• Problem requirements
Type out all the records again exactly.

(Dataset records Opens)

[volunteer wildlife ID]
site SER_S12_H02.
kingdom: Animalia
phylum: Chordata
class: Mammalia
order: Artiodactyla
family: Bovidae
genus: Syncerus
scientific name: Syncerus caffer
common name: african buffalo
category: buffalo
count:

(Dataset records Closes)

• The answer
[volunteer wildlife ID]
site SER_S12_H02.
kingdom: Animalia
phylum: Chordata
class: Mammalia
order: Artiodactyla
family: Bovidae
genus: Syncerus
scientific name: Syncerus caffer
common name: african buffalo
category: buffalo
count:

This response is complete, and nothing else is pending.